(The task): Every record below should be written out exactly; pictures stay out.

(Data under study):

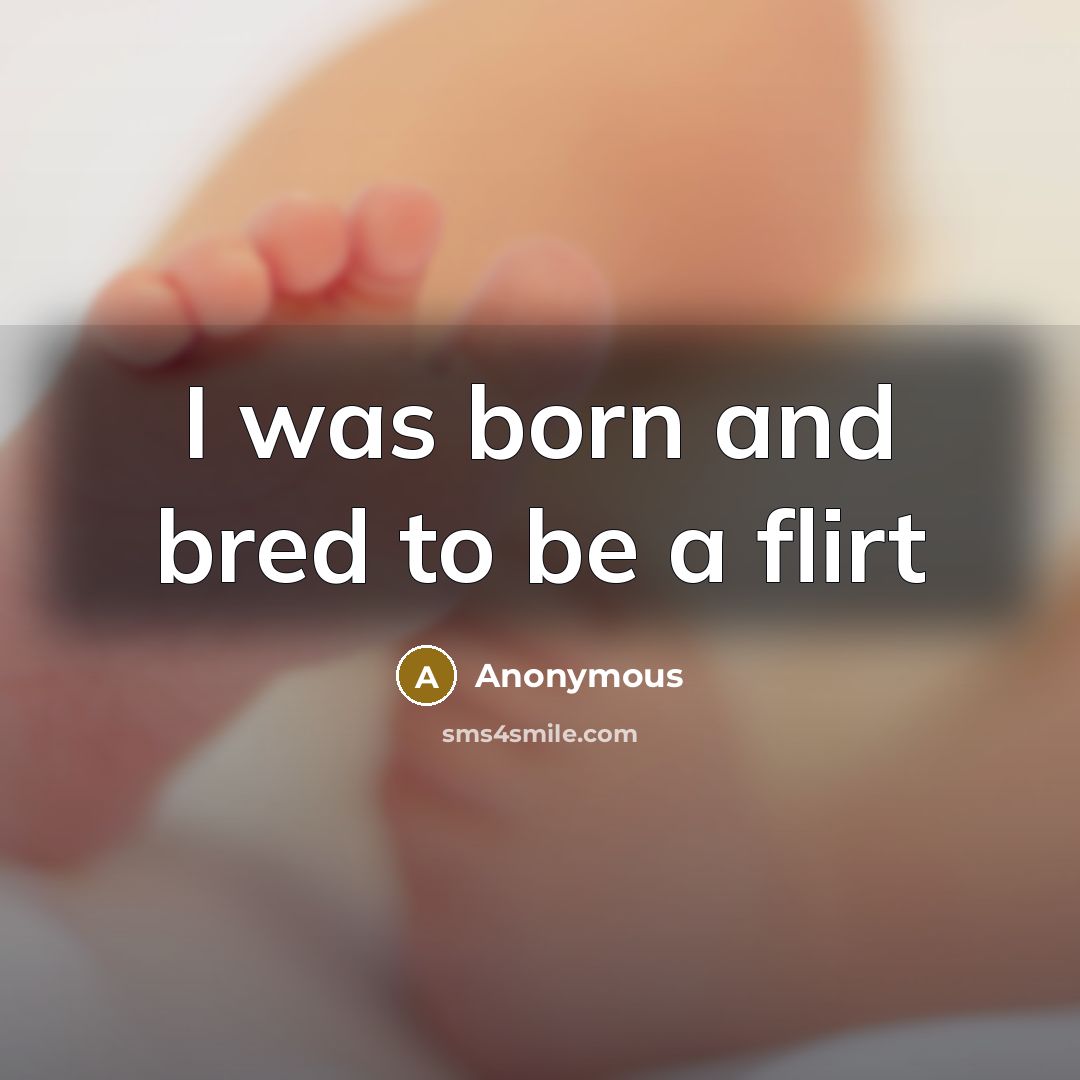 “I was born and bred to be a flirt…” quote by Anonymous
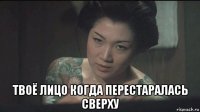  твоё лицо когда перестаралась сверху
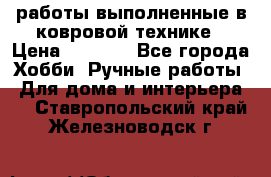 работы выполненные в ковровой технике › Цена ­ 3 000 - Все города Хобби. Ручные работы » Для дома и интерьера   . Ставропольский край,Железноводск г.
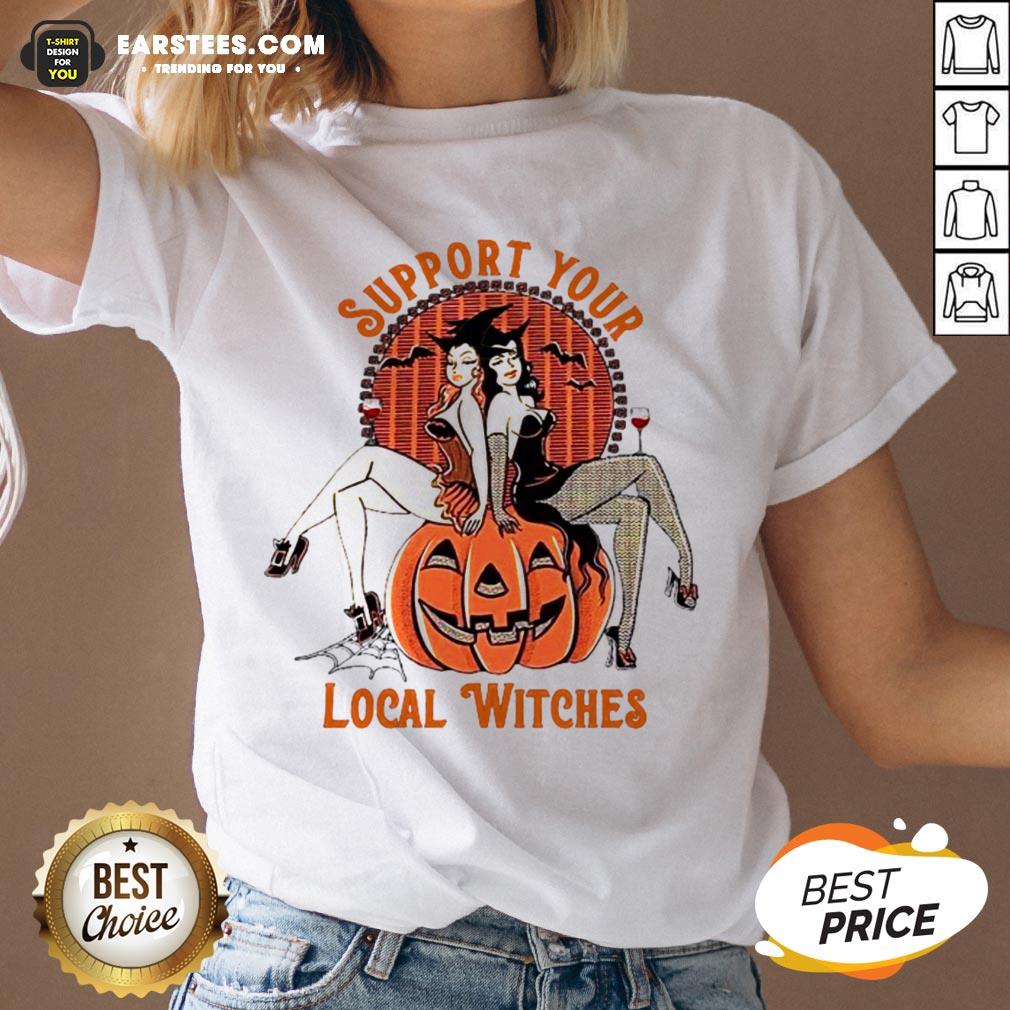 Nice Support Your Local Witches Shirt
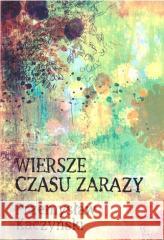 Wiersze czasu zarazy Przemysław Kaczyński 9788367171182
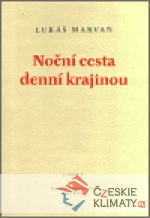 Noční cesta denní krajinou - książka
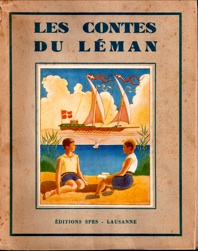 Les Contes du Lman. Avec 11 hors-texte en couleurs, d'aprs les originaux de Ren Martin. par Jean-Georges Martin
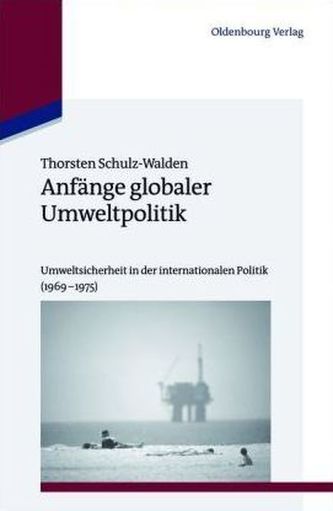 Anfänge globaler Umweltpolitik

(Written response):
 “I was born and bred to be a flirt…” quote by Anonymous
  твоё лицо когда перестаралась сверху
 работы выполненные в ковровой технике › Цена ­ 3 000 - Все города Хобби. Ручные работы » Для дома и интерьера   . Ставропольский край,Железноводск г.
 Nice Support Your Local Witches Shirt
 Wiersze czasu zarazy Przemysław Kaczyński 9788367171182
 Noční cesta denní krajinou - książka
 Les Contes du Lman. Avec 11 hors-texte en couleurs, d'aprs les originaux de Ren Martin. par Jean-Georges Martin
 Anfänge globaler Umweltpolitik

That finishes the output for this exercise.